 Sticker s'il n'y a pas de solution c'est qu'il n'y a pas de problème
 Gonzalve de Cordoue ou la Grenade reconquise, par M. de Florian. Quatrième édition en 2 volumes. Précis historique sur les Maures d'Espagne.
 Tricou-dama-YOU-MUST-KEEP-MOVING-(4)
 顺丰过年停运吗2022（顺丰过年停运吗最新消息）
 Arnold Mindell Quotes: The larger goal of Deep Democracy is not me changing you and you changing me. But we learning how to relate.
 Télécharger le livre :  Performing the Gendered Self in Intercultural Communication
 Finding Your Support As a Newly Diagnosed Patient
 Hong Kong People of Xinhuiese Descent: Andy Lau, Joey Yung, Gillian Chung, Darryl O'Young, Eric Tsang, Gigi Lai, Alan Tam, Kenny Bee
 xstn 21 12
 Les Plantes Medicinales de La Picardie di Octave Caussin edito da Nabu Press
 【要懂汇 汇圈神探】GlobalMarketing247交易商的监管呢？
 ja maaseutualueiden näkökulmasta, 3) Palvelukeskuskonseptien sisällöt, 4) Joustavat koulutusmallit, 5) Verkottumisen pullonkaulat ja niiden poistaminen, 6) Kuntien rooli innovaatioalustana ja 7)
++++
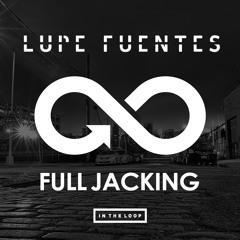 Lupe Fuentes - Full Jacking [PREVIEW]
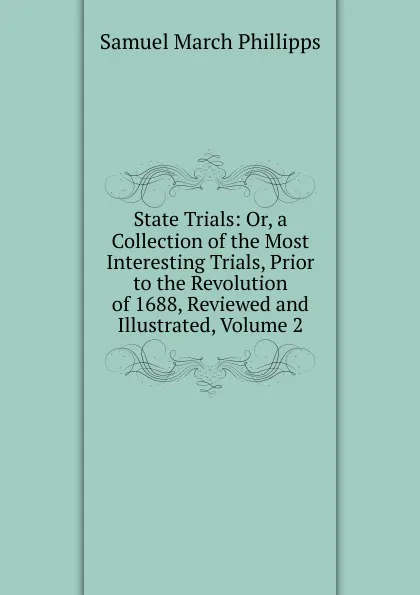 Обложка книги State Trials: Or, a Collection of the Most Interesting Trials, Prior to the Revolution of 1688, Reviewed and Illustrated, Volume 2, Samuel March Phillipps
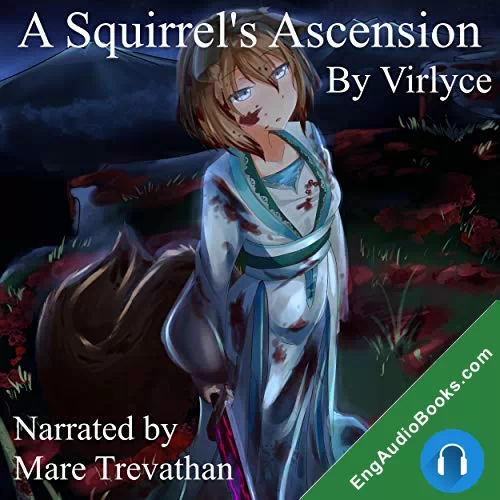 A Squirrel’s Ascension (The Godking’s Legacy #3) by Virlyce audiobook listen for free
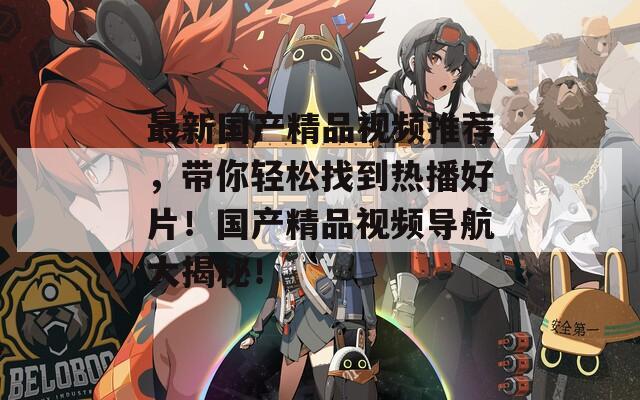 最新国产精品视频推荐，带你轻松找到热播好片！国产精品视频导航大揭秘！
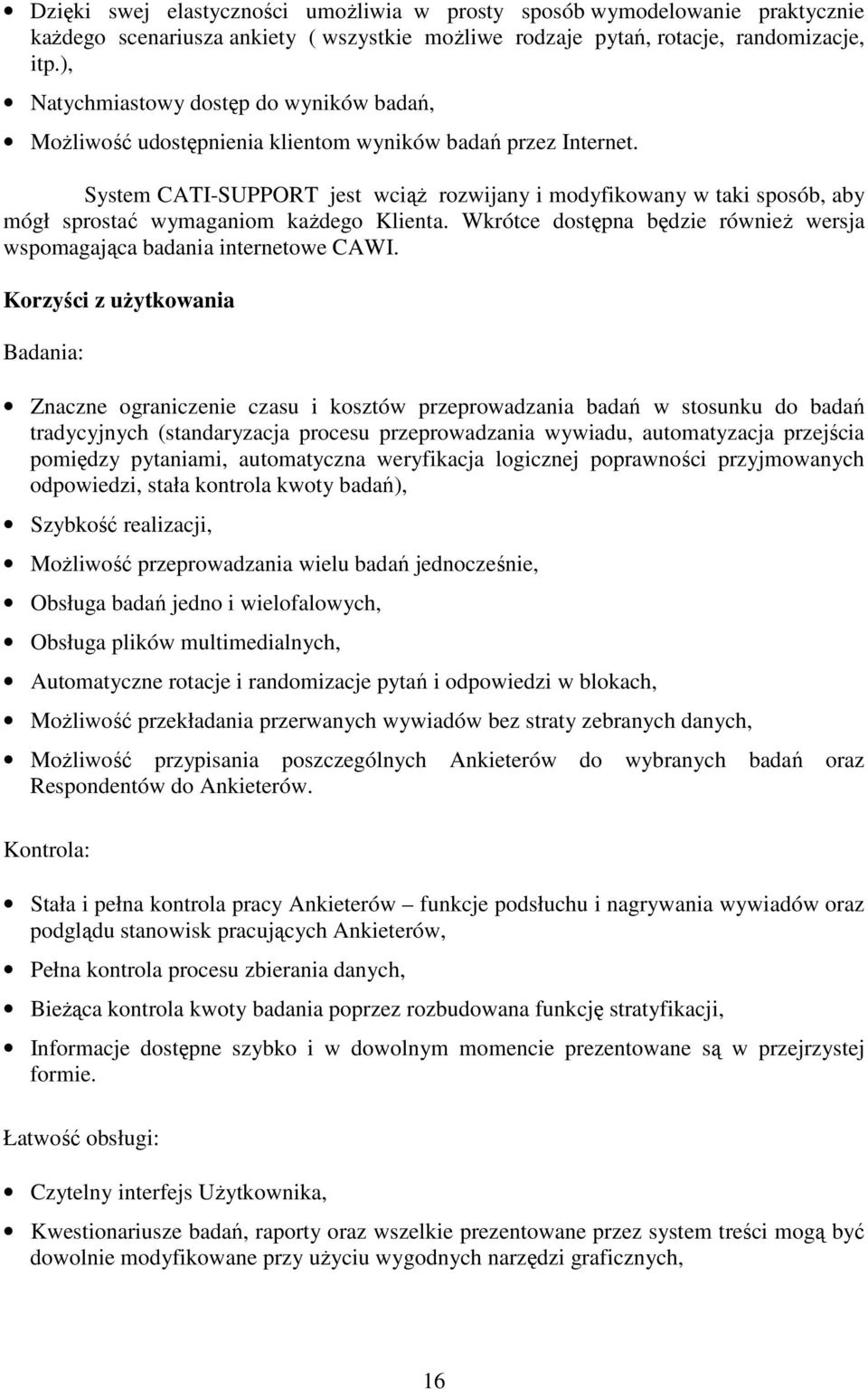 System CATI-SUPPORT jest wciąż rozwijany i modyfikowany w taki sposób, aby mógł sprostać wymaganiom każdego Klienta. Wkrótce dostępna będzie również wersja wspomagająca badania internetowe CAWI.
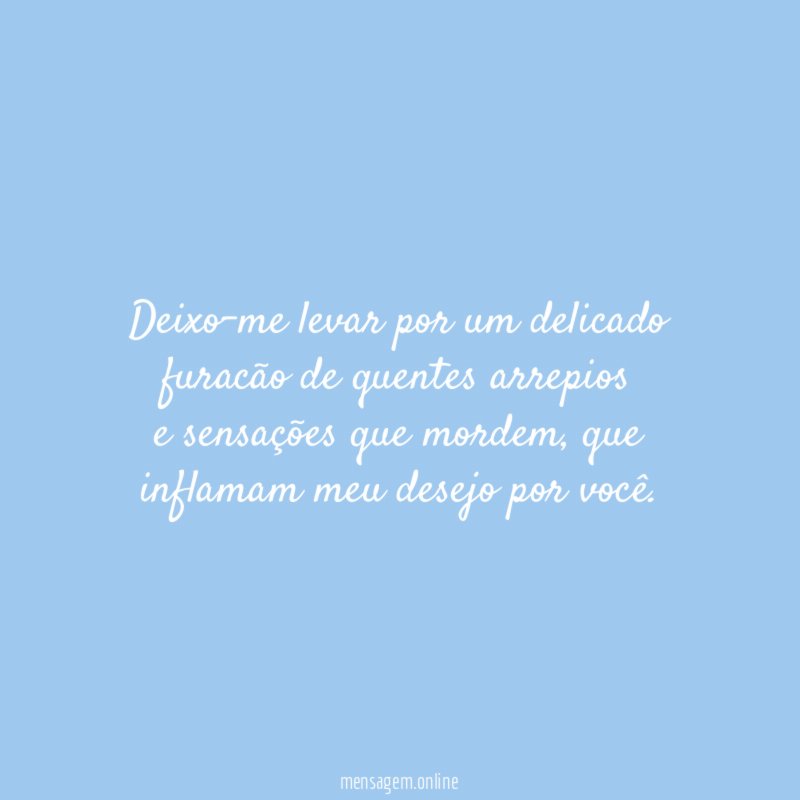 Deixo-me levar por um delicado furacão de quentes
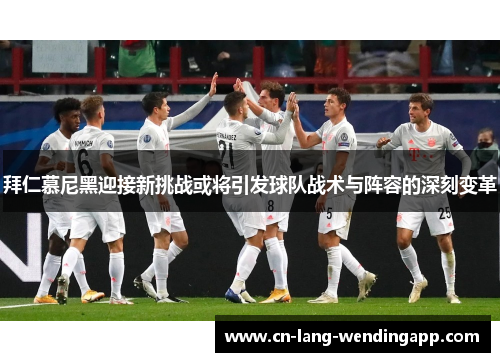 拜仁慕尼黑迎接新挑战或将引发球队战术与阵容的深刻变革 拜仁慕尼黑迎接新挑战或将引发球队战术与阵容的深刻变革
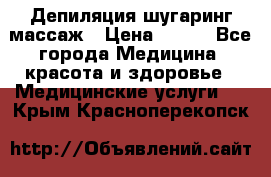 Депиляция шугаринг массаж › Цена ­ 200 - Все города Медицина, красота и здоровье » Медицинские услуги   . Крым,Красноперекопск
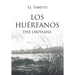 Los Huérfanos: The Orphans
++++
Problem to work on:
Reproduce word for word the material above, beginning with the line that contains "Hong Kong People" and ending with the line that contains "ja maaseutualueiden näkökulmasta, 3)".

Task answer:
 Hong Kong People of Xinhuiese Descent: Andy Lau, Joey Yung, Gillian Chung, Darryl O'Young, Eric Tsang, Gigi Lai, Alan Tam, Kenny Bee
 xstn 21 12
 Les Plantes Medicinales de La Picardie di Octave Caussin edito da Nabu Press
 【要懂汇 汇圈神探】GlobalMarketing247交易商的监管呢？
 ja maaseutualueiden näkökulmasta, 3) Palvelukeskuskonseptien sisällöt, 4) Joustavat koulutusmallit, 5) Verkottumisen pullonkaulat ja niiden poistaminen, 6) Kuntien rooli innovaatioalustana ja 7)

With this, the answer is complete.